Da questo stesso periodo proviene anche un testo noto come “L’Arpista Depravato”, che prende in giro un musicista molto probabilmente tanto incompetente quanto goloso. Questa testimonianza, tuttavia, non è semplicemente satirica ma pare avere un legame con le festività in onore della dea Mut, di cui viene menzionata la rabbia contro il povero musicista.
Mentre nelle scene templari vengono ancora mostrati gli strumenti tradizionali dei periodi precedenti, nelle arti secolari o meno formali appaiono anche nuovi strumenti di tipo greco. A parte questo, vi sono strumenti che non vengono mai rappresentati in forme artistiche di alcun genere, sebbene esistano nella documentazione archeologica sin dai tempi più antichi e fino ad un’età piuttosto tarda. Un esempio possono essere i tipi diversi di crotali.

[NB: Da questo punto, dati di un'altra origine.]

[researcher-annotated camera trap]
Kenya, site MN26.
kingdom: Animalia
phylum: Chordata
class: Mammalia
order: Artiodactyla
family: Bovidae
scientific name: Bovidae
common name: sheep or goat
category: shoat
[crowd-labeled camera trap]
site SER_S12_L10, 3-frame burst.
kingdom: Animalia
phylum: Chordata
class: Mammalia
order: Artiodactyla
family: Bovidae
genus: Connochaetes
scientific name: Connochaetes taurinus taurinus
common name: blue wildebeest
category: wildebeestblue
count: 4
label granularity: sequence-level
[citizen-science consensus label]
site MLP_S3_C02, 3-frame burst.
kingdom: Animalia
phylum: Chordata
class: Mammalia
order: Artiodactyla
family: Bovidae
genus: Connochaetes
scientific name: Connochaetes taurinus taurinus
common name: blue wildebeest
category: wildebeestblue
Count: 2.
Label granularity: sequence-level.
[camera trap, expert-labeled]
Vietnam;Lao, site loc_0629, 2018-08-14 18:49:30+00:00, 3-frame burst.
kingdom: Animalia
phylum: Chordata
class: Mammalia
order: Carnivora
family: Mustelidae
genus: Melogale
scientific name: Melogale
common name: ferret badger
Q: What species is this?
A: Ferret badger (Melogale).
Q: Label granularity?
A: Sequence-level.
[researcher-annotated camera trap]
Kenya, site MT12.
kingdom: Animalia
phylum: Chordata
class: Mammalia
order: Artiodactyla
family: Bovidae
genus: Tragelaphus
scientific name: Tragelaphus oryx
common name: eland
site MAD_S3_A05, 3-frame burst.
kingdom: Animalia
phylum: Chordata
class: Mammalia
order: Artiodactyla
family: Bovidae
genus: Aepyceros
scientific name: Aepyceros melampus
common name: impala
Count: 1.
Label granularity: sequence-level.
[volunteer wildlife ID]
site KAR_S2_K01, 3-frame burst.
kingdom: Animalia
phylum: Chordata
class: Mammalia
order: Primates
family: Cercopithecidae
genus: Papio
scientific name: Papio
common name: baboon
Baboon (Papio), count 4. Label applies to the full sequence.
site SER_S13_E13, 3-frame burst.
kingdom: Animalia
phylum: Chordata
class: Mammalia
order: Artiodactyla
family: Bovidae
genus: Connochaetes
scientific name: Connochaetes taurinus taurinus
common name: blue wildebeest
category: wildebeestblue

Alla fine della cultura tradizionale dell’Antico Egitto, la cristianità soppianta e sopprime i culti antichi (IV-VI sec.). Purtroppo è ancora argomento di discussione quanto della musica tradizionale egizia realmente sopravviva nel periodo bizantino. In modo particolare per quel che riguarda la musica della Chiesa copta, è stato ripetutamente sostenuto che essa sarebbe una sorta di continuazione della musica templare dell’Antico Egitto. Sebbene tali sopravvivenze appaiano attraenti, si deve però ammettere che non vi è alcuna prova di questo. In Egitto, anche lo strumento musicale liturgico più “anticamente egizio”, il sistro, è scomparso dalla musica della Chiesa cristiana copta. Stranamente, però, esso è ancora oggi in uso nei servizi cristiani etiopici.